Town Hill is proving attractive for small business largely because of property that's available, less expensive and not as storefront-oriented as commercial property in Bar Harbor, says Martha Searchfield, executive director of the Bar Harbor Chamber of Commerce.

“There's not a lot of available, open spaces left in Bar Harbor,” Searchfield says. “And a lot of it has to do with the type of businesses the area is attracting. Town Hill has a lot of room to grow businesses, along with fostering new and unique businesses. If a business owner is not looking to have a storefront, but more looking to have a space that is easily accessible, like having picnic tables and having space for people to be able to come and go — Town Hill is the perfect spot to lay roots and grow a business.”

A perfect example, she says, is Town Hill Takeaway, a dumpling and ramen take-out restaurant that is better suited to the Town Hill than downtown Bar Harbor, which “may not lend itself for easy in-and-out visits.”

Searchfield says she thinks at least some of area's activity has been spurred by social media.

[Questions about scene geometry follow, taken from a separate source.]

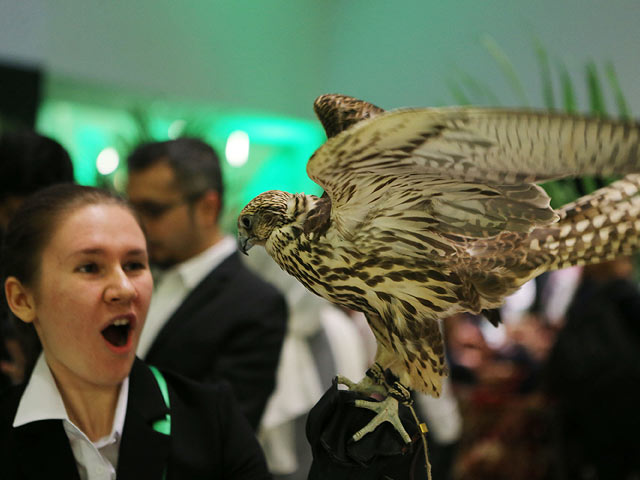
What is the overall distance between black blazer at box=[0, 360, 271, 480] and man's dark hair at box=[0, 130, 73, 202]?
75cm

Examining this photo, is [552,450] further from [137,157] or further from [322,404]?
[322,404]

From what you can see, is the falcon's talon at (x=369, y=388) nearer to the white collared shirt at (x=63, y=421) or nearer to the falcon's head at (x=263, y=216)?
the falcon's head at (x=263, y=216)

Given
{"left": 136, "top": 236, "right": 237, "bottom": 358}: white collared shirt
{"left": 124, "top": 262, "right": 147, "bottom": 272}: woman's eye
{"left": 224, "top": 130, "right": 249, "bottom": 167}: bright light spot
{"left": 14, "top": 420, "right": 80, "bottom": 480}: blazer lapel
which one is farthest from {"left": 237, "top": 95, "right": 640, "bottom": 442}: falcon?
{"left": 224, "top": 130, "right": 249, "bottom": 167}: bright light spot

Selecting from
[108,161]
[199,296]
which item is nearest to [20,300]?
[199,296]

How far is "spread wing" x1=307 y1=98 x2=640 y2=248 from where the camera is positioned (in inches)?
25.8

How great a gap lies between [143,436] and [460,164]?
2.21ft

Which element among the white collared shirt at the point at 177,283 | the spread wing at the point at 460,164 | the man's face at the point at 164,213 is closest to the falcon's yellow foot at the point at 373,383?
the spread wing at the point at 460,164

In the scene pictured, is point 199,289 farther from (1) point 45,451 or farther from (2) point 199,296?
(1) point 45,451

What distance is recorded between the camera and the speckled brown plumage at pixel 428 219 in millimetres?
706

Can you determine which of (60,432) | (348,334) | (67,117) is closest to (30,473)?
(60,432)

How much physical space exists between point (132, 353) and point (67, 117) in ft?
11.4

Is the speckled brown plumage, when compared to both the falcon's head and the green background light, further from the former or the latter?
the green background light

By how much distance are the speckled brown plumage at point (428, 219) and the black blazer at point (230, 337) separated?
2.40ft

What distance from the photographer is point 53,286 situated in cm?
101
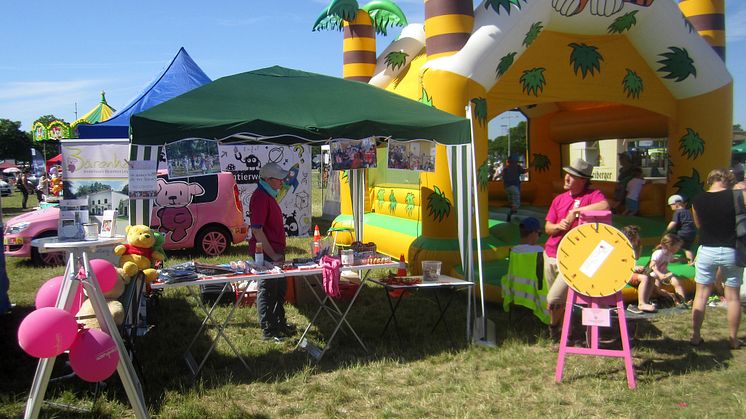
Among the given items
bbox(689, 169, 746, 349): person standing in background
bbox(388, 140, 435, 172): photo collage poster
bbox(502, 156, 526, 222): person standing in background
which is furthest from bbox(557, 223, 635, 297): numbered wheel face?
bbox(502, 156, 526, 222): person standing in background

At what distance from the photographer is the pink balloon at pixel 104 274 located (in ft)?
11.5

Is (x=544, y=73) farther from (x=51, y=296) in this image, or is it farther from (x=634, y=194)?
(x=51, y=296)

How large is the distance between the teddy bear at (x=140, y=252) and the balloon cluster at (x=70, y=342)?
3.56ft

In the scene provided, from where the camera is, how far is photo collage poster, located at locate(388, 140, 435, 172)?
4.96 meters

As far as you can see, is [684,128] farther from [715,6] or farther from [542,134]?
[542,134]

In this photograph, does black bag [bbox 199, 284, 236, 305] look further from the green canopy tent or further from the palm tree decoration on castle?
the palm tree decoration on castle

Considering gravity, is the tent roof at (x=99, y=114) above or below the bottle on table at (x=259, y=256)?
above

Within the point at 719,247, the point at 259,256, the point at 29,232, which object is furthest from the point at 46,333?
the point at 29,232

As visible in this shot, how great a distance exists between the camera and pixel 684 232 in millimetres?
6949

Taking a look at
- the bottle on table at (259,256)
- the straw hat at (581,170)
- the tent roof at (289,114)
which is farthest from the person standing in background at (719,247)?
the bottle on table at (259,256)

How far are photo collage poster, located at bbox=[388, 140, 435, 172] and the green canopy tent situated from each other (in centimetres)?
20

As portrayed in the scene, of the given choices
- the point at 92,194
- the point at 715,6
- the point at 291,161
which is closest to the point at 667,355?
the point at 92,194

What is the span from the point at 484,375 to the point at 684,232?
4080 millimetres

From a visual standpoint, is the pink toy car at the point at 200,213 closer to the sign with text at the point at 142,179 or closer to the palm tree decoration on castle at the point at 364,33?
the palm tree decoration on castle at the point at 364,33
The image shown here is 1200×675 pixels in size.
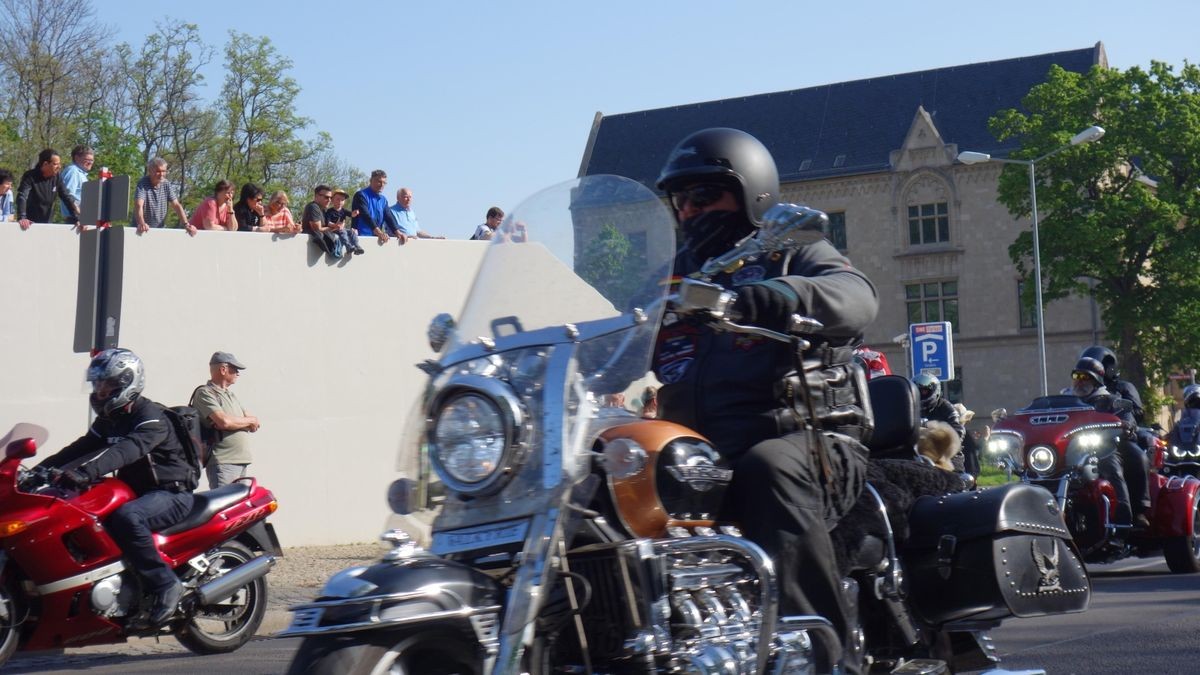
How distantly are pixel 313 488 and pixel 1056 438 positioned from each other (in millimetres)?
7877

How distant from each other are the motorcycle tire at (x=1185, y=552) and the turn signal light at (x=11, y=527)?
959 centimetres

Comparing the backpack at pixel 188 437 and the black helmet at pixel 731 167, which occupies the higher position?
the black helmet at pixel 731 167

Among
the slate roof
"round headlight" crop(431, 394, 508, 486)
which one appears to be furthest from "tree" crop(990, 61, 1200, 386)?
"round headlight" crop(431, 394, 508, 486)

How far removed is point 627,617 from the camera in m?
3.80

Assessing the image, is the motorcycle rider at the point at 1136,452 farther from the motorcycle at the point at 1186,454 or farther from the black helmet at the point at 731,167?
the black helmet at the point at 731,167

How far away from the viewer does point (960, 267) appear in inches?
2633

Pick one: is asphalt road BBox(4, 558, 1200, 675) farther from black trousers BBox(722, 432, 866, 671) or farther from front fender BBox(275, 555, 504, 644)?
front fender BBox(275, 555, 504, 644)

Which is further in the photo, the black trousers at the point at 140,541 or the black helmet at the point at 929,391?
the black helmet at the point at 929,391

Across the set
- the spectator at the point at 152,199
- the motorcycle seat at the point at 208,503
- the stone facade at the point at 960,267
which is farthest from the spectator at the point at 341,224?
the stone facade at the point at 960,267

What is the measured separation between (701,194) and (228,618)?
596cm

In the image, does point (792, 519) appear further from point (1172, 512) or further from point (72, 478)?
point (1172, 512)

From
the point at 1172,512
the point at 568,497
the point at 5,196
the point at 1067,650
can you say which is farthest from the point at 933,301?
the point at 568,497

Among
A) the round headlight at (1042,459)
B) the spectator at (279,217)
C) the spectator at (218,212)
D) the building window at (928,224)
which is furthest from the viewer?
the building window at (928,224)

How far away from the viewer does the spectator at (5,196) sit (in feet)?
48.3
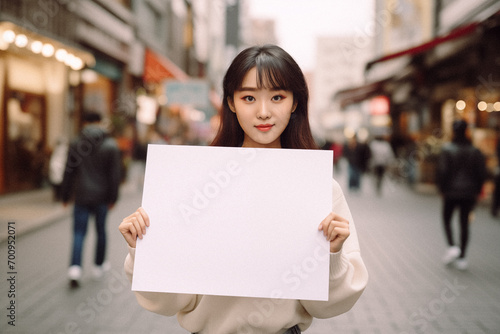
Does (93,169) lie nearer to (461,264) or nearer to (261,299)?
(261,299)

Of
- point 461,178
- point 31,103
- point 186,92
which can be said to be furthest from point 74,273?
point 186,92

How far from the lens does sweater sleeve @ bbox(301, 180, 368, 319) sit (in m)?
1.65

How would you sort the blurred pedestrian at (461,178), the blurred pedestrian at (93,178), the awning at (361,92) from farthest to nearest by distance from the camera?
the awning at (361,92)
the blurred pedestrian at (461,178)
the blurred pedestrian at (93,178)

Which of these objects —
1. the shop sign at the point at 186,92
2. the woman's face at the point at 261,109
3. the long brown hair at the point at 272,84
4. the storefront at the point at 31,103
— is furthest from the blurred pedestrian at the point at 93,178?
the shop sign at the point at 186,92

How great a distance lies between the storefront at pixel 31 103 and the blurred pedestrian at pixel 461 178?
25.6 feet

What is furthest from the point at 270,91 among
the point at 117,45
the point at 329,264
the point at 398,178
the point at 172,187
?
the point at 398,178

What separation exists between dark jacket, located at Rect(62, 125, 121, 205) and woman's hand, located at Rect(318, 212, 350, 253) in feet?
15.2

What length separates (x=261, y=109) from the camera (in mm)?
1773

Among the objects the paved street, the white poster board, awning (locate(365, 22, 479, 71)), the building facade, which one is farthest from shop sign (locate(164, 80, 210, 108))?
the white poster board

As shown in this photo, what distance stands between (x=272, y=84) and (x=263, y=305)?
0.79m

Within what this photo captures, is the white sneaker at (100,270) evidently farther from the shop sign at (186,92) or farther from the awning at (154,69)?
the awning at (154,69)

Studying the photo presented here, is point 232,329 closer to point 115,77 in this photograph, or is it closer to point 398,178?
point 115,77

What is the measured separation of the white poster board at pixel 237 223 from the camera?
1569 millimetres

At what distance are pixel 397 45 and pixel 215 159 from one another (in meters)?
26.3
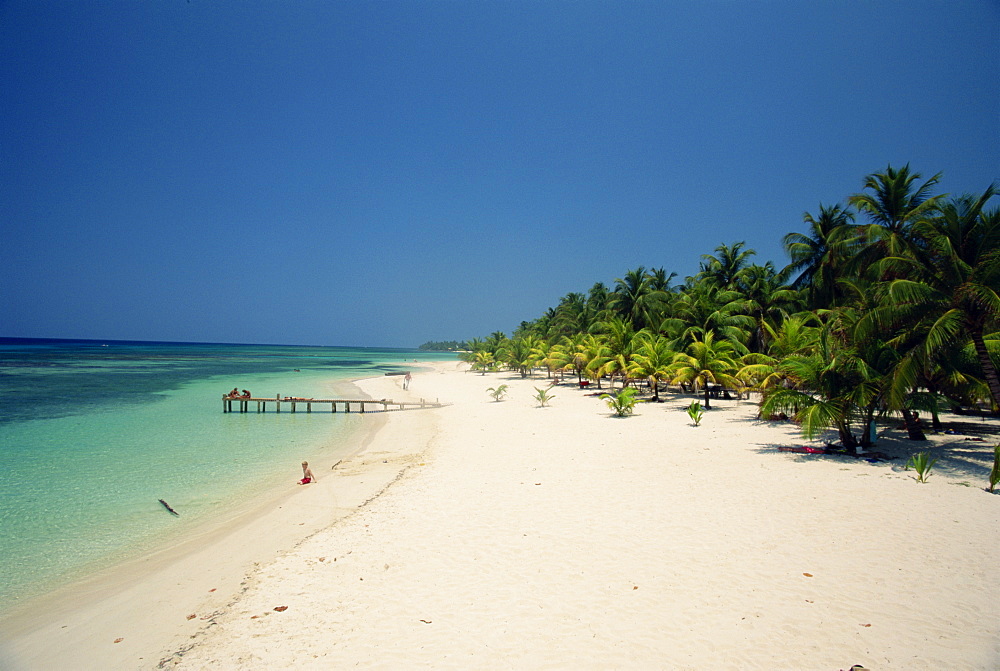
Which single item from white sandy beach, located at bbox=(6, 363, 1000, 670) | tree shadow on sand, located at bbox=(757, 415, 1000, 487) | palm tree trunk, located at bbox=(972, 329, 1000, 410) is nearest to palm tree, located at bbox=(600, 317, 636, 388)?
tree shadow on sand, located at bbox=(757, 415, 1000, 487)

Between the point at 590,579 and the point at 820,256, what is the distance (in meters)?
28.5

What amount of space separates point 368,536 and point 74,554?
17.8 ft

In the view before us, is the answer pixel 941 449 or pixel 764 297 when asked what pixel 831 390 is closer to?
pixel 941 449

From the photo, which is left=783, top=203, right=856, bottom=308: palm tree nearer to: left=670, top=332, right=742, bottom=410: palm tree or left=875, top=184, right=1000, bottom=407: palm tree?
left=670, top=332, right=742, bottom=410: palm tree

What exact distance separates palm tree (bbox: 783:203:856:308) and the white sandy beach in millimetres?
16623

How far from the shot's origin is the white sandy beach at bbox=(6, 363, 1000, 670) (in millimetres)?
4062

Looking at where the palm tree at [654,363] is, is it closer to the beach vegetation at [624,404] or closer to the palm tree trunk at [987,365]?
the beach vegetation at [624,404]

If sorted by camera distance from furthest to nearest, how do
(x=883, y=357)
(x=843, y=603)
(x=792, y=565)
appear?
(x=883, y=357) < (x=792, y=565) < (x=843, y=603)

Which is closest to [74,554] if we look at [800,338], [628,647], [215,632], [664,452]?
[215,632]

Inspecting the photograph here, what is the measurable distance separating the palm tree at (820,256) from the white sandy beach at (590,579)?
54.5ft

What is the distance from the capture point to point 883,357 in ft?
33.0

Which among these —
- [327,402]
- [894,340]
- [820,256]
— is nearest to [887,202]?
[820,256]

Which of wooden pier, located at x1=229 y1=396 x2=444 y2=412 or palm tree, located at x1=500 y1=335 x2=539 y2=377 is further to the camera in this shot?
palm tree, located at x1=500 y1=335 x2=539 y2=377

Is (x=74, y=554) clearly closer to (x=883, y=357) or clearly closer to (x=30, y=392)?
(x=883, y=357)
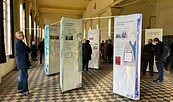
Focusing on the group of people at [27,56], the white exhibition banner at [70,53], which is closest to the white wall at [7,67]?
the group of people at [27,56]

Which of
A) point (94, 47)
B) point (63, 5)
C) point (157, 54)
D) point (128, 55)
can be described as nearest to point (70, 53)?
point (128, 55)

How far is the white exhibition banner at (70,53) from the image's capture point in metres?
5.25

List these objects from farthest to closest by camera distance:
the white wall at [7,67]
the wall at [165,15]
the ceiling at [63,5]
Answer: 1. the ceiling at [63,5]
2. the wall at [165,15]
3. the white wall at [7,67]

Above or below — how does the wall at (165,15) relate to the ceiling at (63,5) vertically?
below

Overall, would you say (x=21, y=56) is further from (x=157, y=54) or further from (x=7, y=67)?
(x=157, y=54)

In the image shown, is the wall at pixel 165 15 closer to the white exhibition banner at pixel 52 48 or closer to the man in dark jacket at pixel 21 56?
the white exhibition banner at pixel 52 48

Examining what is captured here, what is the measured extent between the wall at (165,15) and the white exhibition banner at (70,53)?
311 inches

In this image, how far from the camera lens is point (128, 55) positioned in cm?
462

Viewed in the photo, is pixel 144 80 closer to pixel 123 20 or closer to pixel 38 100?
pixel 123 20

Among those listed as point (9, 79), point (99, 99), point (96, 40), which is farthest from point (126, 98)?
point (96, 40)

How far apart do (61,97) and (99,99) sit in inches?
37.6

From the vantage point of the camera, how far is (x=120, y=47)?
483 centimetres

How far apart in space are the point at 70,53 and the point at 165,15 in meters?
8.93

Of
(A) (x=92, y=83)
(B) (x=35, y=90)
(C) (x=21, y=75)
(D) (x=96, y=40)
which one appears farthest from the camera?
(D) (x=96, y=40)
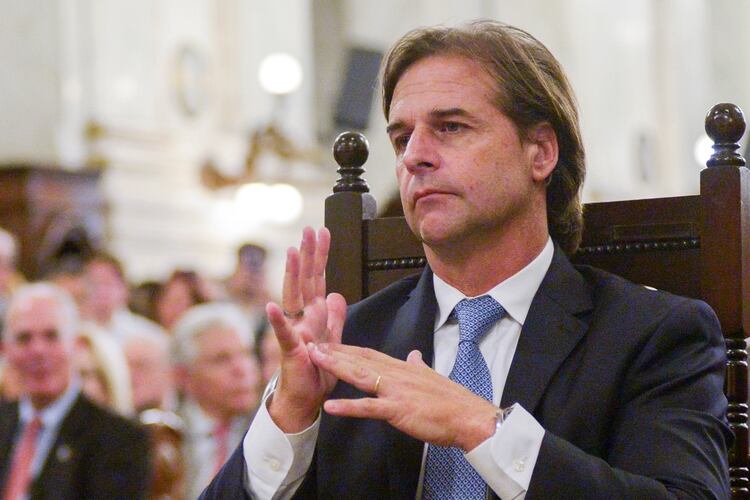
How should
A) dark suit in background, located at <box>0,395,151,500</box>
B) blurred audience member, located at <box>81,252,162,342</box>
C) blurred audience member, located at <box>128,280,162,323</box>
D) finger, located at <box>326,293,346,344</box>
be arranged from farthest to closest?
blurred audience member, located at <box>128,280,162,323</box>, blurred audience member, located at <box>81,252,162,342</box>, dark suit in background, located at <box>0,395,151,500</box>, finger, located at <box>326,293,346,344</box>

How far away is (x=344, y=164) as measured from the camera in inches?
104

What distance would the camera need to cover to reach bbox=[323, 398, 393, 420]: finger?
77.2 inches

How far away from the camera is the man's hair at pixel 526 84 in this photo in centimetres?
229

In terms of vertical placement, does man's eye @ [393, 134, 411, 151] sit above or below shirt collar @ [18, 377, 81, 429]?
above

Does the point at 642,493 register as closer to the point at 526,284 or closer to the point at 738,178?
the point at 526,284

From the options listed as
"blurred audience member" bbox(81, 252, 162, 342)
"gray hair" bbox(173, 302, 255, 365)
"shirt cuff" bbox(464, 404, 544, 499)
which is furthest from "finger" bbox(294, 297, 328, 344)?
"blurred audience member" bbox(81, 252, 162, 342)

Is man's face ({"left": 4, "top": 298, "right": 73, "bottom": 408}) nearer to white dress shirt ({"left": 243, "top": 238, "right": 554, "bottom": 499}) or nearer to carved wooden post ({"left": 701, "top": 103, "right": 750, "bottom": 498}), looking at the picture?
white dress shirt ({"left": 243, "top": 238, "right": 554, "bottom": 499})

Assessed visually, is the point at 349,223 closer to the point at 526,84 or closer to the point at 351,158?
the point at 351,158

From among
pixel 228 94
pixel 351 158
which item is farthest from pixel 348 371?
pixel 228 94

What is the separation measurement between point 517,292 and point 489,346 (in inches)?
4.2

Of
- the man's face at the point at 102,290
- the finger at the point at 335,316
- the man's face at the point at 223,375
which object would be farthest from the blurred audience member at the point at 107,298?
the finger at the point at 335,316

“Business models have changed as the digital landscape has changed,” Searchfield says. “I don't think people are thinking, 'I'm going to open a storefront.' I think start-up businesses are thinking more along the lines of, 'I'll get the word out on social media and then build the business out of my home.' This approach cuts down on overhead, which is extremely important when starting a new business. Social media has changed how quickly you can get word out about a new business. People can know in a heartbeat, through Facebook, that blueberry pies are coming out of the oven. I think that helps small businesses grow their followings faster.”

More space, less expensive

Available commercial space is an increasing rarity on MDI, says David Woodside, who has had his company — Acadia Corp., which owns a number of shops in Bar Harbor — in Town Hill since 2003, when the company outgrew its former 5,000-square-foot warehouse elsewhere on MDI. In Town Hill, he found an existing and larger warehouse for sale, with room to add on.

“We started looking around at other possible spaces, and it's not an easy thing to find,” says Woodside. “The only place that was anywhere near affordable was Town Hill. Anything closer to [downtown] Bar Harbor, the price was double or more because it had more commercial value as retail space.”

Having observed the establishment of a number of small businesses in Town Hill over the years, Woodside credits the village's strategic location as a draw.

“I think people are seeing it's a decent retail location,” Woodside says. “If vehicular traffic works for your kind of a business, then there is a tremendous amount of traffic through here.” That includes resident and tourist traffic getting onto the island and crossing the island. “I think it will probably always be a mix of service-oriented businesses and some retail, because if you want to be on the island, it's one of the few commercially zoned areas that has space left.”

At Mount Dessert Bakery, Clark, who is also a paralegal, started small, making perhaps 10 pies per week and selling them at a local campground. Over time, she acquired small accounts and two years ago joined a farmer's market in Town Hill. She now bakes six days a week, sells pies and baked goods at the farmers market and a variety of baked goods to commercial and private clients. She also does one day of retail.

Town Hill is just big enough and central enough to make a small business work in a setting more relaxed than Bar Harbor, Clark says.

“Businesses are able to make it because you've got to go through Town Hill to get to Southwest Harbor or Northeast Harbor,” she says. “And it's a nice clientele, more laid back than the hustle and bustle of downtown Bar Harbor.”